The pianist Paul Bley died this week, which of course led me to pull out his records — Closer, Barrage, and Mr. Joy in particular — and revisit his playing (and/or his mind; the two were virtually one and the same). The striking thing about Bley, I realized while listening, is that he was a sly interloper in the free jazz world. He obviously had respect for what his colleagues were doing, but smuggled a certain restraint into the scene.
That understated nature would eventually become Bley’s calling card, after he started recording for ECM and, in turn, birthing an entire new sound, but it’s so thrilling to hear him sneak it into his otherwise wild early recordings. The rebel to the rebels, I guess you could say.
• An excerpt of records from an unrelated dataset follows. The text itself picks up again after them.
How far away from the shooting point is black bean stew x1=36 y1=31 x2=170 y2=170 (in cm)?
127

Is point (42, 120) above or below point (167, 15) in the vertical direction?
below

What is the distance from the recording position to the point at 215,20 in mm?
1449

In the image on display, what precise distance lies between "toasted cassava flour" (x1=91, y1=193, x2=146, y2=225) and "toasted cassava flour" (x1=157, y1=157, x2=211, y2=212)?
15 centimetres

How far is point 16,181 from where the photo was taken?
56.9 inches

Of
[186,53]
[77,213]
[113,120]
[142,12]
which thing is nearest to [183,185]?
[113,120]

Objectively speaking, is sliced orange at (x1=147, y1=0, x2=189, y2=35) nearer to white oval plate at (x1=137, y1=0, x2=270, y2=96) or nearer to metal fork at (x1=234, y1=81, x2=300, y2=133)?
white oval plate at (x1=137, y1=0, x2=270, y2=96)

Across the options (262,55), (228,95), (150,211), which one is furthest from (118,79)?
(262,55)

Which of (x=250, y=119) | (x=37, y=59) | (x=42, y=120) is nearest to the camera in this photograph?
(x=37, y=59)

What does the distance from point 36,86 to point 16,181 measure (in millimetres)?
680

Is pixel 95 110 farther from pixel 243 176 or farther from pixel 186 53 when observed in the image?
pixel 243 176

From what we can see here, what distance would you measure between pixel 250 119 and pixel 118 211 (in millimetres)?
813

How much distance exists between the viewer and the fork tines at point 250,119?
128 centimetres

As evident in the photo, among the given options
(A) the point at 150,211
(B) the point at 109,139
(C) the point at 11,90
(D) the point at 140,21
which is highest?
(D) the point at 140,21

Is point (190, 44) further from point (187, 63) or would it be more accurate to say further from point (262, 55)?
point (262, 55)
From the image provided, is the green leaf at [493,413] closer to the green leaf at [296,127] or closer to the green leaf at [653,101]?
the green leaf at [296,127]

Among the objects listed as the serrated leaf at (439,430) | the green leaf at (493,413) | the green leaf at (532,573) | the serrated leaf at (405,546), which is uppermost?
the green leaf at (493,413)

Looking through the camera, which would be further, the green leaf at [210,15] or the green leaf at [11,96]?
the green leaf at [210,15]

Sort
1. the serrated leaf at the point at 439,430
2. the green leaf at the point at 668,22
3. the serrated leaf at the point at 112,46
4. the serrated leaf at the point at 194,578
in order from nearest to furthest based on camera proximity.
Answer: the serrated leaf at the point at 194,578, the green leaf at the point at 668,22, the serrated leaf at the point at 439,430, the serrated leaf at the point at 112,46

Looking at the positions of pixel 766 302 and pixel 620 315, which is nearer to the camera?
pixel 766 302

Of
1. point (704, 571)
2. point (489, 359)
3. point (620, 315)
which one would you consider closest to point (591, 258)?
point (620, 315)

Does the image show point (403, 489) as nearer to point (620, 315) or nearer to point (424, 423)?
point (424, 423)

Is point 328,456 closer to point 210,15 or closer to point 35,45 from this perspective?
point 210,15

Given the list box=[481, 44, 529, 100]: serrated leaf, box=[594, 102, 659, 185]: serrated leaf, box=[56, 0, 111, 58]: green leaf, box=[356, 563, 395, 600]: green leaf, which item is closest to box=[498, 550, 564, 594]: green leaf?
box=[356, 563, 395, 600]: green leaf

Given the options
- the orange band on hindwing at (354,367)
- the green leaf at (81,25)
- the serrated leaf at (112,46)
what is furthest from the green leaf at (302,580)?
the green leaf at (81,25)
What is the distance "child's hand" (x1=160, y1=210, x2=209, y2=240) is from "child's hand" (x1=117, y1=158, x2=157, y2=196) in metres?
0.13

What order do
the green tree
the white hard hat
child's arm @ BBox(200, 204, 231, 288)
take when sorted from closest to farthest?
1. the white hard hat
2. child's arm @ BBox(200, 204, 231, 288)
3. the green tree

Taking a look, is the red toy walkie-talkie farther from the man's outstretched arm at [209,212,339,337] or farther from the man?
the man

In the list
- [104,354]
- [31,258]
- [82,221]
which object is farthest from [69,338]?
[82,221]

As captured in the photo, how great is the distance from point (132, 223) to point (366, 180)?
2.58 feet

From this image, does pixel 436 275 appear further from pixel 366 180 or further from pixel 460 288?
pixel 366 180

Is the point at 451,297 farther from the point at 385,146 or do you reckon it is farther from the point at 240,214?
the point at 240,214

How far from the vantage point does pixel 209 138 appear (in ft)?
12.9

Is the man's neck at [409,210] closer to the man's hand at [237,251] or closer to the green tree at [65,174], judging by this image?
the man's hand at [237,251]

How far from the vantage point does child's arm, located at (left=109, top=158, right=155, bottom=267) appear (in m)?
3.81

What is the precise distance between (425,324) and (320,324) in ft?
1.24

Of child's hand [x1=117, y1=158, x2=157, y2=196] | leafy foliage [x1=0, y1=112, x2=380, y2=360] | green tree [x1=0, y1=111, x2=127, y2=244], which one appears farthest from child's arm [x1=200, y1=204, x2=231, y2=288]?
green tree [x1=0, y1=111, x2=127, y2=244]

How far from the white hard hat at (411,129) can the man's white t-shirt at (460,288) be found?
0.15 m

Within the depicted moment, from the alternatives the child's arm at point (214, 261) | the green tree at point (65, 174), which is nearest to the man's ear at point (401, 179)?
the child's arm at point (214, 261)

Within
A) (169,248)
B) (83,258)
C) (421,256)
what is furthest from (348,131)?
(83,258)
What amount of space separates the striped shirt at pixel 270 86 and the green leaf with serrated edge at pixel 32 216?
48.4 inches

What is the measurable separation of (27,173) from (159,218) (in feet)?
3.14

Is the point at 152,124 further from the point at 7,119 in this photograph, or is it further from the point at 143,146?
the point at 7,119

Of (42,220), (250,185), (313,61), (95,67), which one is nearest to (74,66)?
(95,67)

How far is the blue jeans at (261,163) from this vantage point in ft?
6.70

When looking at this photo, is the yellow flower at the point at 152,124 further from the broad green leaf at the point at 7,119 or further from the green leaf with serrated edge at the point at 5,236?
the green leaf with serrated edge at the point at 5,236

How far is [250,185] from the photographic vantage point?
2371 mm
I also revisited a discussion between the New York Times’ Ben Ratliff and the jazz guitarist Pat Metheny. They talk not of Bley at large but of a single one of Bley’s early solos, on “All the Things You Are,” from the Coleman Hawkins / Sonny Rollins album Sonny Meets Hawk! “All the Things You Are” is the very definition of a hoary chestnut, right up there with “Body & Soul” or “How High the Moon,” but what Bley does with it is astounding. Sheet music exists. Metheny says to the Times that the solo has an “inevitability”:
“His relationship to time,” Mr. Metheny said, “is the best sort of pushing and pulling; wrestling with it and at the same time, phrase by phrase, making these interesting connections between bass and drums, making it seem like it’s a little bit on top, and then now it’s a little bit behind… But there’s also this X factor,” he continued. “It’s the sense of each thing leading very naturally to the next thing. He’s letting each idea go to its own natural conclusion… It just feels like, ‘Why didn’t anybody else do that before?'”
I was thinking of these ideas when reminded of Eric Harland’s upcoming residency at SFJAZZ, and how the ideas of elasticity and inevitability couldn’t be more apt in describing the master drummer. Harland plays in and around the beat, like a gynmast on a tightrope, and always lands back on his feet. I have waxed both rhapsodic and ridiculous about Harland before, but suffice it to say: the man is the most thrilling drummer in jazz right now.